Each computer has a hostname defined in /etc/hosts. Each computer has a single administrator (not used daily) and multiple users (without elevated permissions) for daily use. All users have their own user space and must work within containers in order to install any software. On the host OS, they can only access basic tools such as a browser and code editor.

The Robot Computer

The robot arm is directly connected to the Robot Computer. This PC has the PREEMPT-RT patch and ROS installed directly. There is a single administrator who is not used on a daily basis, and a number of users without elevated permissions, one for each user of the system. The Robot Computer also serves as the ROS Master of the system.

Each user of the system will have their own account (without elevated permissions) and will need to create their ROS workspace using our fork of franka_ros. Our fork includes a modified launch file with the cobot pump end-effector and also integrates our ROS implementation of the pump.

The Servers

The robot computer is not used frequently as it is headless (accessible via SSH) and is only utilised to initiate the ROS drivers for the robot arm. Users will SSH into it from a server with the sole purpose of starting the robot drivers and initiating a roscore.

For the Panda robot specifically, a user needs to access the “Desk” to enable and unlock the robot. This can only be done on the “Robot Computer,” which is headless. We configured the servers such that the desk can be accessed from a server using the following alias:

alias desk="ssh -YC YOUR_USERNAME@robot-computer firefox https://panda-control -no-remote"

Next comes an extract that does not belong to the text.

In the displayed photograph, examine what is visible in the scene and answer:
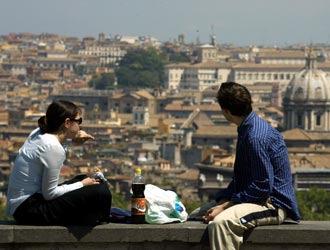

Users will spend most of their time on one of the servers. Containerisation happens on the servers. A user’s “daily routine” may involve the following process:

  1. Logging into the server with their account.
  2. Opening a desk via SSH to turn on the robot (i.e., running desk in the terminal to invoke the alias above).
  3. SSH’ing into the Robot Computer to start the drivers and ROS.
  4. Starting a container for a specific task on the server they are working on, for example:
    1. Starting a container to run the ROS drivers for a sensor like RealSense.
    2. Starting a container to run motion planning libraries.
    3. Starting a container to run their code.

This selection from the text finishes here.